The heater core hidden deep inside your climate control system was not designed to last forever. The first sign of heater core failure is a puddle of sticky water on the carpet accompanied by the stench of warm antifreeze. When the heater core springs a leak, most people will just bypass it by splicing both heater hoses together, but replacing the heater core is not difficult and can be done in an afternoon.
This '66 Chevelle's heater hadn't been used in some time and was in need of a redo., so we ordered replacement heater system components from Classic Industries and National Parts Depot. The complete system was removed from the car for the overhaul, which included cleaning and lubricating the control cables and replacing the heater core.
We first unbolted and removed the passenger-side inner fenderwell in order to access the heater case assembly on the firewall. There are five 7/16-inch-head perimeter nuts, one 3/8-inch-head sheetmetal screw on the bottom left side, and one 7/16-inch-head machine screw up high on the right side of the motor bolting the case assembly in place. The 3/8 screw and 7/16 bolt had to be accessed from inside the passenger-side wheelwell. On early Camaros, this means removing the right front fender as well. All five 7/16 nuts can be unscrewed from the engine compartment. Drain the cooling system and remove both heater hoses if they're still connected at this time.

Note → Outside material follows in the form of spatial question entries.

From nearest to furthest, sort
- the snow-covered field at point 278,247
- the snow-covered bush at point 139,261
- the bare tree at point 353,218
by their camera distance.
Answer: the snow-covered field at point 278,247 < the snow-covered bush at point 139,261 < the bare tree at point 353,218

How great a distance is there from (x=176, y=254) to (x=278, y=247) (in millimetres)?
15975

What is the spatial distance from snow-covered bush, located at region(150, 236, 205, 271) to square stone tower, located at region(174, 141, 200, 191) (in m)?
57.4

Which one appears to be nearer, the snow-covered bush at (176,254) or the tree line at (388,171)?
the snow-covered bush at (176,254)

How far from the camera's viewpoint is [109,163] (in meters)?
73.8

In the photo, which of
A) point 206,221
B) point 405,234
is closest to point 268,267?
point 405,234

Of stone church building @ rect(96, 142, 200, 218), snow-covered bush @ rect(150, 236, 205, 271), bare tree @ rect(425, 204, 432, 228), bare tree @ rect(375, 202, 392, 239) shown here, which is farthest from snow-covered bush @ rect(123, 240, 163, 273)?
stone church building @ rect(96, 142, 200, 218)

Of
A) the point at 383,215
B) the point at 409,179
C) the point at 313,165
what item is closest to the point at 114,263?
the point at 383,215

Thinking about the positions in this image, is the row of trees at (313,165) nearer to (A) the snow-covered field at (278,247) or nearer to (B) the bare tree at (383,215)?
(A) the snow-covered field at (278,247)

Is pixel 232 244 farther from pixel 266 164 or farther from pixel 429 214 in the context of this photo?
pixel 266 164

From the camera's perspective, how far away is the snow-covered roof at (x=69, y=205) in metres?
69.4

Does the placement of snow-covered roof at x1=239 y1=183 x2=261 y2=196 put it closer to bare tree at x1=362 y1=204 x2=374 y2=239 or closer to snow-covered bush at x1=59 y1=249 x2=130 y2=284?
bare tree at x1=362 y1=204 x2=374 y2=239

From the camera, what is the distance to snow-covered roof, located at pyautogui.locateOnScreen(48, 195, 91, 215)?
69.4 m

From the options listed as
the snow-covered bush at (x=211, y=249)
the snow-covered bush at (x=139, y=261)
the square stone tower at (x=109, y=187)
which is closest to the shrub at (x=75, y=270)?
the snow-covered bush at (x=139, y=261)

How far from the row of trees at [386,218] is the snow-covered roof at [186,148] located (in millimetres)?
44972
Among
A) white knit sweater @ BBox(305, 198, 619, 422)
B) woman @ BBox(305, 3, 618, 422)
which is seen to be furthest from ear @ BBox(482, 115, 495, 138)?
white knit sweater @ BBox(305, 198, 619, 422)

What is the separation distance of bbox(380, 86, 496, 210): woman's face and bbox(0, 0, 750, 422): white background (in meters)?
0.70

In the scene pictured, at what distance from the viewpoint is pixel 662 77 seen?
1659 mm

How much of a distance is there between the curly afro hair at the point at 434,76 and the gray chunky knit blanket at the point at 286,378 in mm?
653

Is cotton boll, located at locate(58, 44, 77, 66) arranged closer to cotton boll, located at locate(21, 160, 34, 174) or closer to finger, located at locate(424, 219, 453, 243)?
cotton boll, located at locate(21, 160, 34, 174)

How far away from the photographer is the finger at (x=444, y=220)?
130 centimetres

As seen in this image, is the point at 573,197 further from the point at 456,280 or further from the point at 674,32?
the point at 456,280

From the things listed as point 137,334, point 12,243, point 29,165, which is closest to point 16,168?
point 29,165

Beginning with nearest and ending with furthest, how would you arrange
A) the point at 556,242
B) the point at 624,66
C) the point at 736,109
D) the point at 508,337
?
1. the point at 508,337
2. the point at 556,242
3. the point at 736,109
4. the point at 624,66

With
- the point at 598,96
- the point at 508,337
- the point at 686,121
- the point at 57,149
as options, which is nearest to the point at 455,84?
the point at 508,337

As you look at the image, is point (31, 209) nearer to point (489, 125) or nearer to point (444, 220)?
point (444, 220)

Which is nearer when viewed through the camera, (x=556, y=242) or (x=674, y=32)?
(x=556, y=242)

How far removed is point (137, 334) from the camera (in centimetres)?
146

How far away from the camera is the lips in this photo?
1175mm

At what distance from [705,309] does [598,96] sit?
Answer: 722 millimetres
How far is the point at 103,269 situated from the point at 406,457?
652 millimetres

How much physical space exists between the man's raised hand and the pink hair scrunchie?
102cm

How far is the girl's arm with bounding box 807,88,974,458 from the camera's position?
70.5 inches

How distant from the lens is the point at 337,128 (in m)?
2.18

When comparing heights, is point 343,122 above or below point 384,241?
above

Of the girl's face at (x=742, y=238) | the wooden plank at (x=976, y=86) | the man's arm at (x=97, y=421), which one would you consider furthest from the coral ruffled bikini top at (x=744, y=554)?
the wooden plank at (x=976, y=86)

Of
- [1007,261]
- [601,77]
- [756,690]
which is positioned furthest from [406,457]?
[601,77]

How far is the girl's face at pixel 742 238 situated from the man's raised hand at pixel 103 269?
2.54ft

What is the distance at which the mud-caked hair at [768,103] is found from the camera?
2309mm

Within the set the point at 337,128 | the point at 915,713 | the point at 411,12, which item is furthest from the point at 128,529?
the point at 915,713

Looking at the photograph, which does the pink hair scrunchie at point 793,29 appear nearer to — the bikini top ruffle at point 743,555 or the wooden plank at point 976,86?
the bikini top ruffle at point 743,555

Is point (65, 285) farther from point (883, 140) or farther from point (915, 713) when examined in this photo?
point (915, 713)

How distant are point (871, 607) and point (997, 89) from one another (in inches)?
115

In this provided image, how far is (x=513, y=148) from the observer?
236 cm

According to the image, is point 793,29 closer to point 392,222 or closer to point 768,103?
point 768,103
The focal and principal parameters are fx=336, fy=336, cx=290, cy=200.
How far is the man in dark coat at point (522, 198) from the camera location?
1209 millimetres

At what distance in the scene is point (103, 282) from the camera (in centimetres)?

With the outer case assembly removed, you can pull the heater core box out from under the dash. It may take some interior gymnastics to get it out, and you may have to remove some factory brackets bolted to the firewall that help support it. Be sure to clean and lubricate all moving parts such as the hinges, control rods, and original cables if they're not broken. Hang the cables from one end and slowly drip light oil down the cable, moving it in and out of its sleeve to distribute the oil properly.
After the bench-top clean-up and rebuild, reinstall the case assembly, sealing it to the firewall with black RTV silicone or 3M Weatherstrip Adhesive. You should also flush the engine's cooling system and pour in a fresh 50/50 mix of antifreeze and water. Top that off with new heater hoses and you'll have a heater assembly that'll blow hot air like it's brand new.